[Date Prev][Date Next][Thread Prev][Thread Next][Date Index][Thread Index]
Re: VCP

To: James Wolffe <James_Wolffe@xxxxxxxxxx>, 1355-association@xxxxxxxxxxxxxx, occam-com@xxxxxxxxx, Paul Walker <paul@xxxxxxxxxxxxxxxxxx>, barry@xxxxxxxxxxxxxx, 106375.1222@xxxxxxxxxxxxxx, 104330.1033@xxxxxxxxxxxxxx, ian.page@xxxxxxxxxxxxxxx
Subject: Re: VCP
From: "info@xxxxxxxxx" <info@xxxxxxxxx>
Date: Sun, 15 Dec 1996 23:51:22 +0100
Dear all,

I think Wolfe's remarks are an excellent contribution to the idea of a new
"VCP". As I already pointed out in a reply to Paul Walker, the VCP is nice
and can provide better performance in certain conditions. My question is a
bit if it is worthwhile when considering a more general purpose use. The
VCP, at least as I see it in the now defunct T9000, implements pure occam -
read synchronized - channels. As such we are talking about bitstreams. The
user himself is responsible for application level headers, giving a more
semantic content to the datastreams. As a result when the mapping in the
network or its topology is changed, often the application code has to be
adapted.
To illustrate this, I would like to explain a bit of the history and the
current implementation of our communication scheme in Virtuoso Classico /VSP.
VSP stands for Virtual Single Processor and defines portability and fully
distributed semantics. (transparent parallel processing).

1. History.
-----------
Virtuoso started as a port of a simple single processor real-time kernel to
the T414/T800 in 1990. This was the first time prioritized pre-emptive
scheduling was made possible on the transputer. It offered tasks,
semaphores, FIFO queues, mailboxes and logical resources. In the next year
we developed a first distributed version. The idea was to allow the
programmer to use any of the "kernel objects" without the need to know where
they were located in the network, the routing being done by the system
level. This worked but we discovered some major problems with the syntax and
semantics of the existing kernel and its API (the same applies for many
RTOS, including POSIX). Some services could not be distributed without some
serious side-effects. E.g. the semaphores were binary, we needed counting
semaphores, the mailboxes were tied in with a receiver task and passed
pointers. We needed a much more symmetric situation and copies instead of
pointers.
The result is now a set of about 70 services, with synchronous and
asynchronous communication primitives. Through-routing is also done
automatically.   
In order to preserve the hard real-time capabilities, we also adapted a
communication scheme based on dynamic buffers and prioritised packet switching.
The packet switching is needed to avoid that a communication medium is
monopolized for a too long time, while the prioritization is needed to
assure that system wide - making abstraction of the unavoidable but
minimized communication delay - all higher priority activities happen first.
If you look at the FIFO scheduling in the transputer, you can discover very
serious FIFO effects at run-time. Hence, when using the T9000, we had to
program around the VCP routing scheme as it using a round-robin scheme. The
same applies for the resource queues. For your information, we never
released the T9000 version, because we didn't see any stable HW.
We ported this very succesfully to the TMS320C40 and the SHARC. The high
priority FIFO queue being replaced by a software version, our nanokernel. We
get excellent performance as you can see below. The routing scheme uses
command packets of 64 byte and user defined datapackets (typically 1 K or
less). The system also allows "fat links", whereby we split the packets over
multiple links at the same time.

               T800 - 30MHz          C40-40 MHz                 SHARC - 40 MHz.
------------------------------------------------------------------------------- 
Hop delay      50 microsecs         21 microsecs               20 microsecs
Throughput(task to task)
1 link         1.8 MB/s             19 MB/s                    39 MB/s
3 links        4.7 MB/s             30 MB/s                    100 MB/s
Context switch
nanokernel     +/- 1 microsec        1 microsec                580 nanosec.

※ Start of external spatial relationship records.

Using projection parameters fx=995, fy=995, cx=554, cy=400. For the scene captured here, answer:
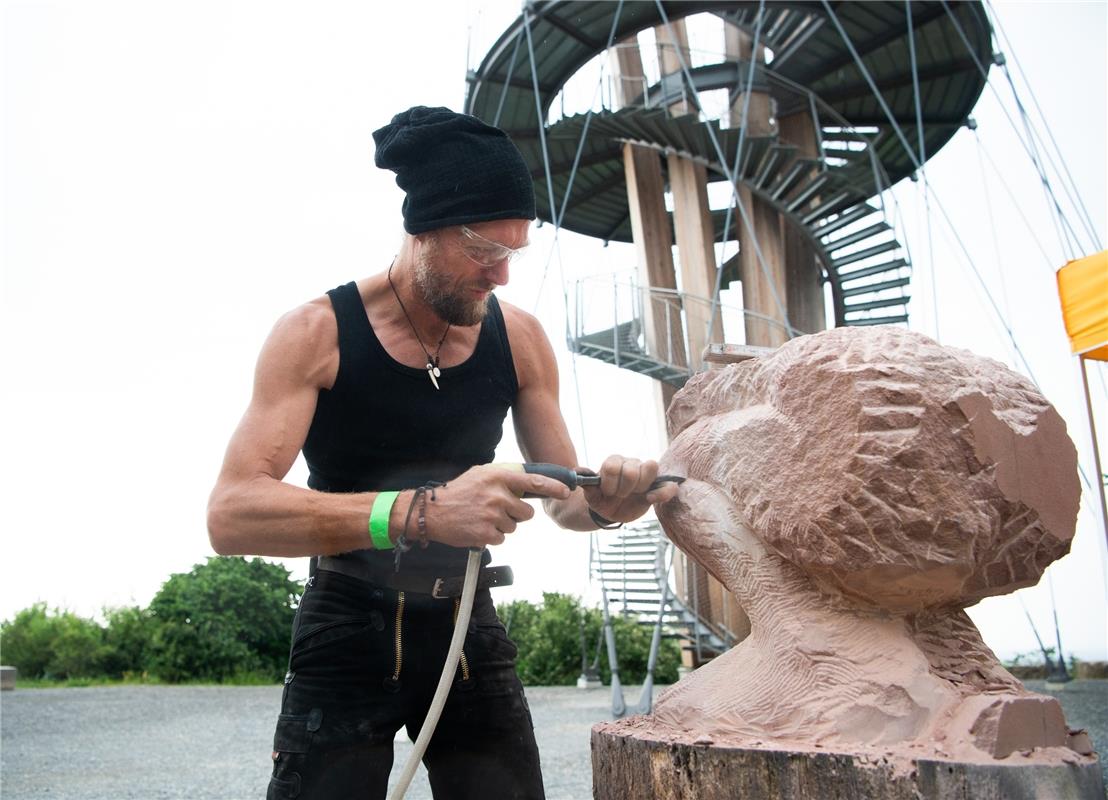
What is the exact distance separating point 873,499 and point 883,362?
282 millimetres

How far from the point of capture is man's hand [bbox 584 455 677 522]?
2158 mm

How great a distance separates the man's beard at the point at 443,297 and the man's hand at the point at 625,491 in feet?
1.52

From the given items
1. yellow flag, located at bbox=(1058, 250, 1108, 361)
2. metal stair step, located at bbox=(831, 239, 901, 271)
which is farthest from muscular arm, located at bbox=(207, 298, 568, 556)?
metal stair step, located at bbox=(831, 239, 901, 271)

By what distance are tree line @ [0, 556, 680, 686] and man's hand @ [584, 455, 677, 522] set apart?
28.4 ft

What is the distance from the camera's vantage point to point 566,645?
39.5 feet

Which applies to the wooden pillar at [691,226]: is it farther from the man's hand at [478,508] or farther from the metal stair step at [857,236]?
the man's hand at [478,508]

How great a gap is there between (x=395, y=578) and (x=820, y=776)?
0.94m

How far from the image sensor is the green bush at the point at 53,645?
1310 centimetres

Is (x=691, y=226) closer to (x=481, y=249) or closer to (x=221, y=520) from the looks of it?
(x=481, y=249)

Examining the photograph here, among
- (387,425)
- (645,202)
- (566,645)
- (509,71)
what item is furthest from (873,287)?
(387,425)

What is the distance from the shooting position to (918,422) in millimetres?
1953

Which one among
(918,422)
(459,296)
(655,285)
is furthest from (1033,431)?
(655,285)

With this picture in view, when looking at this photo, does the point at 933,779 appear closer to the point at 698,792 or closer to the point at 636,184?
the point at 698,792

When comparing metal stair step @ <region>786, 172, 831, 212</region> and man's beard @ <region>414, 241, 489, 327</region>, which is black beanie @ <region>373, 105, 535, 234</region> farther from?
metal stair step @ <region>786, 172, 831, 212</region>
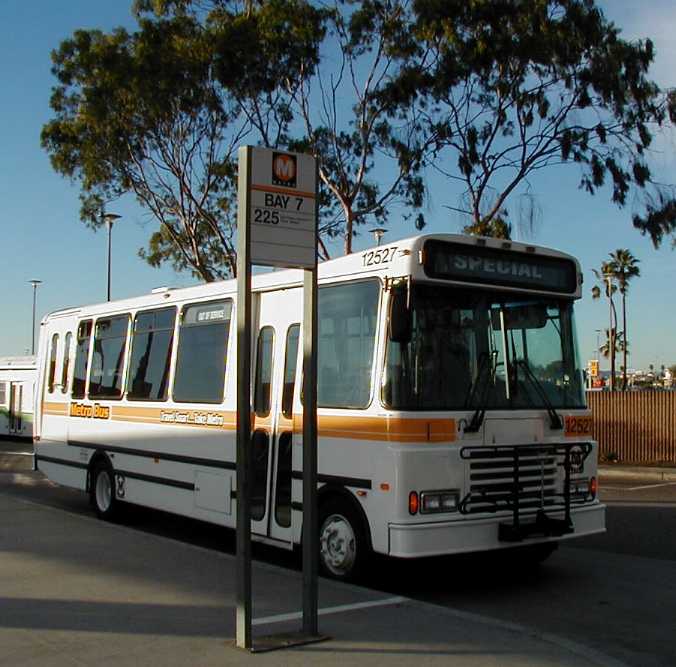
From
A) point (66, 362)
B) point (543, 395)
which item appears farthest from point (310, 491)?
point (66, 362)

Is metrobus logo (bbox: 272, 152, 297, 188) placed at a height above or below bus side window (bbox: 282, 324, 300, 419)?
above

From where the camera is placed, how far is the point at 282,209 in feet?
20.2

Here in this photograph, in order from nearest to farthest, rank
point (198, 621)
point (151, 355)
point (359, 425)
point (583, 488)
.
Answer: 1. point (198, 621)
2. point (359, 425)
3. point (583, 488)
4. point (151, 355)

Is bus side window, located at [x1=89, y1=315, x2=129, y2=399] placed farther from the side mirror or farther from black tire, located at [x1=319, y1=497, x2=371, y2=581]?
the side mirror

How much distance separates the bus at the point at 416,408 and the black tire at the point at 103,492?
242 cm

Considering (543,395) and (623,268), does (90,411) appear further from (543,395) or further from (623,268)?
(623,268)

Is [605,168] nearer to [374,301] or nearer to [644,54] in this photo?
[644,54]

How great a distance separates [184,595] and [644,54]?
18.7 meters

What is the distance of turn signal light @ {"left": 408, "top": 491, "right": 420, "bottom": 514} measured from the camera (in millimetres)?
7730

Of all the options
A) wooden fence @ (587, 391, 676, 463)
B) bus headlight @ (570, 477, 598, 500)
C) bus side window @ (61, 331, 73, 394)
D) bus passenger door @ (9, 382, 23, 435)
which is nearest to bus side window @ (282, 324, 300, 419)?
bus headlight @ (570, 477, 598, 500)

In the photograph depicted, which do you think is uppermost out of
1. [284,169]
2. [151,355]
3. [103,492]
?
[284,169]

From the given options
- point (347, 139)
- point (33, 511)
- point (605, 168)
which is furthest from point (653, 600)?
point (347, 139)

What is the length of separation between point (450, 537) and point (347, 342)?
6.44ft

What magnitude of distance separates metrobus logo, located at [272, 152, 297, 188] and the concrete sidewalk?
2968 mm
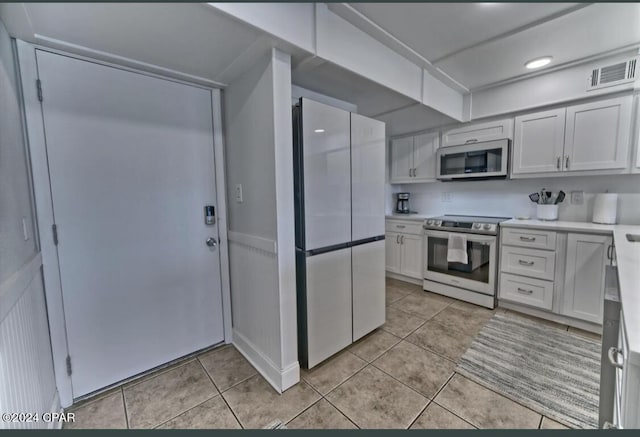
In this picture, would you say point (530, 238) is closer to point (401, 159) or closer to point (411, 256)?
point (411, 256)

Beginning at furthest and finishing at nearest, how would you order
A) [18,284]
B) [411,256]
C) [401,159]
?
[401,159] → [411,256] → [18,284]

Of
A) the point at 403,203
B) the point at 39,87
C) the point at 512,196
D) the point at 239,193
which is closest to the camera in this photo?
the point at 39,87

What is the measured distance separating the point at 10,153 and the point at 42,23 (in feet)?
2.16

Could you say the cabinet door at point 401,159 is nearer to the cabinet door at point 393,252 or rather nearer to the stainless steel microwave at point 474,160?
the stainless steel microwave at point 474,160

Of course the programming effort on the DSP is a lot higher when compared
with the T800. You have to program a lot more in assembler, you have to
set-up the DMAs, etc. Also crucial is to minimize interrupt disabling and
latencies.
The main point is that while HW support like link switches and VCPs can
improve the performance, a more flexible SW implementation is not
necessarily that bad.

2. Other schemes.
----------------

We also have a couple of other products, like Virtuoso Nano /VSP where the
scheduling is round-robin (hence also the communication) and Virtuoso
Synchro (still a prototype), where the scheduling is static. For these
cases, no prioritisation is requied. For memory reasons when buffering, we
still need packets for Nano.

3. The interest of the T9000 link.
---------------------------------

One of the more difficult tasks in embedded real-time systems is fault
tolerance. And that's a major reason for our interest in the SMCS and T9000
link.
Our VSP model is a good starting point as the user can write his program
independently of the topology. So when he or the kernel detects a failing
link or processor, the correcting action is greatly reduced to updating
routing tables (I simplify things here a bit). An important aspect is that
the processor and communication failures can be isolated, independently
reset and can be stopped from propagating.
We could do this with the T800, by using a fault-tolerant link driver (using
error checking bits and time-outs). On the C40 or SHARC, this is virtually
impossible, unless you accept high overheads. So we gladly contributed to
the design of the SMCS. Note however that unless for start-up code, we will
most of the time not use the higher level SMCS protocols but just the naked
datacommunication scheme. The rest being done in SW, with the least amount
of work-arounds possible.
For fault-tolerance, however, even if the naked performance of
VSP+linkswitch can be better, I am not so sure it is that useable. If a
failure occurs in the VCP or the linkswitch, how many channels are affected
? How do you recover with the least amount of intrusion on the rest of the
system ? 
One must be very careful when putting things in HW. Often because of a
restricted application in mind, a lot can get lost when you force developers
to program around it for other types of applications. A typical example is
the HW stack used in many DSP. It saves ONE cycle when in sequential code,
it costs a lot more when the kernel has to swap the stack in a multi-tasking
environment. Fortunately, newer DSPs are getting rid of it (but for the main
reason that nobody can write a C compiler that can use the HW stack).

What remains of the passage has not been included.